Will the UK agree to an extended transition period, keeping it bound by EU rules for longer after exiting the EU? Here, Professor Kenneth Armstrong outlines three “potential models” to extend the transition period, as explored in his new research paper published today.
For some time now, both the United Kingdom and European Union have agreed that once the UK ceases to be a Member State on 29 March 2019, it will enter into a ‘stand-still’ period – during which the UK will continue to be bound by its existing EU obligations.
The rationale behind this is to avoid a ‘cliff-edge’ departure that would see tariffs and regulatory controls imposed on cross-border trade between the UK and the EU.
To the extent there has been disagreement between the two sides it has been on terminology – the EU refers to this as a ‘transition period’ while the UK insists on calling it an ‘implementation period’ – and duration – the UK sought a two-year period whereas the EU was only willing to agree a transition that would end on 31 December 2020 (coinciding with the end of the current budgetary ‘multi-annual framework’). The UK agreed to the EU’s offer of a transition ending in December 2020.
However, the duration of the transition period has come back to the fore of the negotiations for two reasons.
The UK believes that the issue of how to avoid a hard border on the island of Ireland can only properly be resolved in the context of the negotiations on the future economic relationship. The UK had hoped that this might be negotiated in parallel with the withdrawal arrangements.
However, the EU has insisted that it is only the framework for future cooperation that can be discussed in the context of the withdrawal negotiations, meaning that the terms of a future economic relationship can only be agreed once the UK leaves. As long as the UK is in transition, the issue of frontier controls on the island of Ireland does not arise.
But with the transitional period ending at the end of 2020, EU negotiators have insisted on the need for a ‘backstop’ to ensure that, if transition ends without a deal that meets the commitments made in the 2017 Joint Report, a ‘hard border’ in Ireland will be avoided. It is the failure to reach agreement on a backstop which is making negotiators on both sides reconsider a time-limited transition period.

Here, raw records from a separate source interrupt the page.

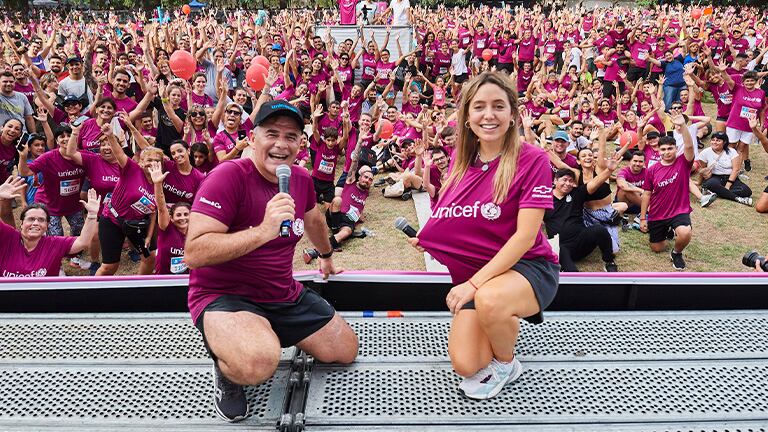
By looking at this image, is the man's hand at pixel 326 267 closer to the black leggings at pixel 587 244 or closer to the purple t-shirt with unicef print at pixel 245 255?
the purple t-shirt with unicef print at pixel 245 255

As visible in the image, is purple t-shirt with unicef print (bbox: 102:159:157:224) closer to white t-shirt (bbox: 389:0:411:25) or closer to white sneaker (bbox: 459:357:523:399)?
white sneaker (bbox: 459:357:523:399)

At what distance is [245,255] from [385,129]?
20.4ft

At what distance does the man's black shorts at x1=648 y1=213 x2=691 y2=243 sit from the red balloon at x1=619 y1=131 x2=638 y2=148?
1.63 meters

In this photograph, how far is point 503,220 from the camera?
243 cm

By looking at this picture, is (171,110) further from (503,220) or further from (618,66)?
(618,66)

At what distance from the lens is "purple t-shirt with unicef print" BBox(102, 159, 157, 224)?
15.6 ft

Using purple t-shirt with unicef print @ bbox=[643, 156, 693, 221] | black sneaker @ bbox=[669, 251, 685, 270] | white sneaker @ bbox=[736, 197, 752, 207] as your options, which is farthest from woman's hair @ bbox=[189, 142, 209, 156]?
white sneaker @ bbox=[736, 197, 752, 207]

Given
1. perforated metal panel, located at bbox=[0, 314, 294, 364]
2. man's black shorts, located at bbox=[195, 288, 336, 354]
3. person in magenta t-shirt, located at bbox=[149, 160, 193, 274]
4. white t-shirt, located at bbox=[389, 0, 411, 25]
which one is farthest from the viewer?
white t-shirt, located at bbox=[389, 0, 411, 25]

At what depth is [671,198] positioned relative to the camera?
18.9 feet

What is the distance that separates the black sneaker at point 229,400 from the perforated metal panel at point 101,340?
0.46 m

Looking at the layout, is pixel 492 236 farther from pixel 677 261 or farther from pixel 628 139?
pixel 628 139

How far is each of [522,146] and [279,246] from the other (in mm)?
1282

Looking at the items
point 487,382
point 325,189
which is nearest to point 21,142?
point 325,189

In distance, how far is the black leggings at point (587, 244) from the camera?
5.56m
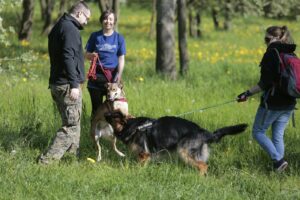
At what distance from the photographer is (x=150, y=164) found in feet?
21.3

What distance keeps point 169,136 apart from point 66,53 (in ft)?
5.20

The second reason is that the pace of negotiations, coupled with deep disagreement over the UK Government’s ‘Chequers Plan’, suggest that the transition period as currently conceived will be too short to allow for negotiations on a future relationship to be concluded. Taken together with the backstop issue, minds have turned to whether it would be prudent to extend transition.

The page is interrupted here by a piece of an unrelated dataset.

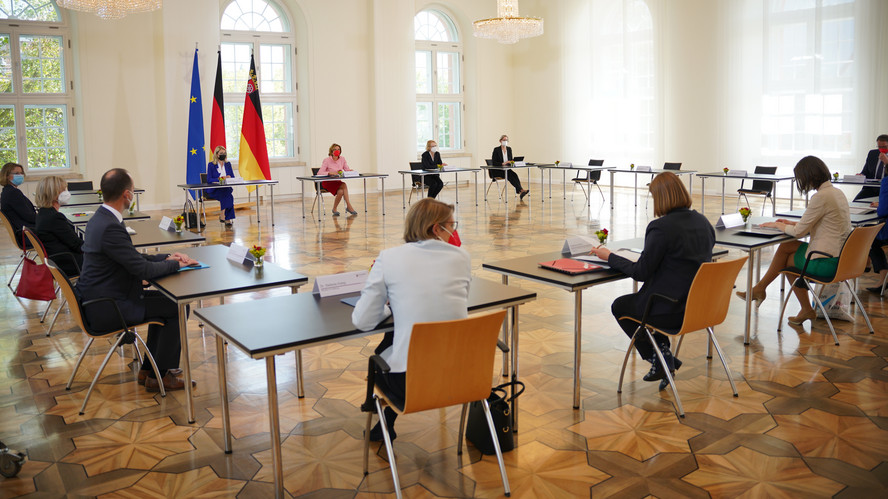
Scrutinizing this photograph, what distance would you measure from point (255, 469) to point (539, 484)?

In a recent European Policy Centre paper, Tobias Lock and Fabian Zuleeg make a strong case for the extension of transition, suggesting that a one-time one-year option to extend transition would be a workable solution.
In a new Research Paper, I have looked at three potential models for an extended transition:
– A one-off option to extend transition for a year following the end of the initial transition period (the Lock and Zuleeg model)
– A rolling or open-ended transition with an exit mechanism
– An extended transition and implementation facility.
While Lock and Zuleeg make a good case, their proposal still risks a ‘second cliff-edge’ at the end of an extended transitional period if there is no agreement on a future relationship. A one-year optional extension may not give negotiators enough time to reach an agreement, and might not create sufficient confidence to avoid the need to negotiate a backstop.
The most obvious way to avoid a backstop would be to keep the UK in transition unless and until a new economic partnership between the UK and the EU was agreed (provided also that this met the commitments on the Irish border agreed in the 2017 Joint Report).
However, a perpetual transition would be politically unacceptable, difficult to manage in budgetary terms, and conflict with EU law. It would, therefore, need an exit mechanism. This could be modelled on Article 50 itself and allow either the UK or the EU to notify the other of their intention to end the transition period.
A compromise solution draws on the existing draft Agreement, and would allow transition to end once new agreements on customs and trade, foreign, security and defence policy are agreed and became applicable. Unlike an open transition, this facility would need a defined endpoint, and a proposed deadline of 31 December 2022 is suggested.
The aim would be to give negotiators the flexibility to agree new partnership arrangements, but with incentives to reach agreements early – avoiding the continued use of the transition and implementation facility. The UK and EU could depart transition well before the facility expired.
Author: Kenneth Armstrong
Kenneth Armstrong is Professor of European law and holds a Leverhulme Trust Major Research Fellowship for the project The Brexit Effect – Convergence, Divergence and Variation in UK Regulatory Policy.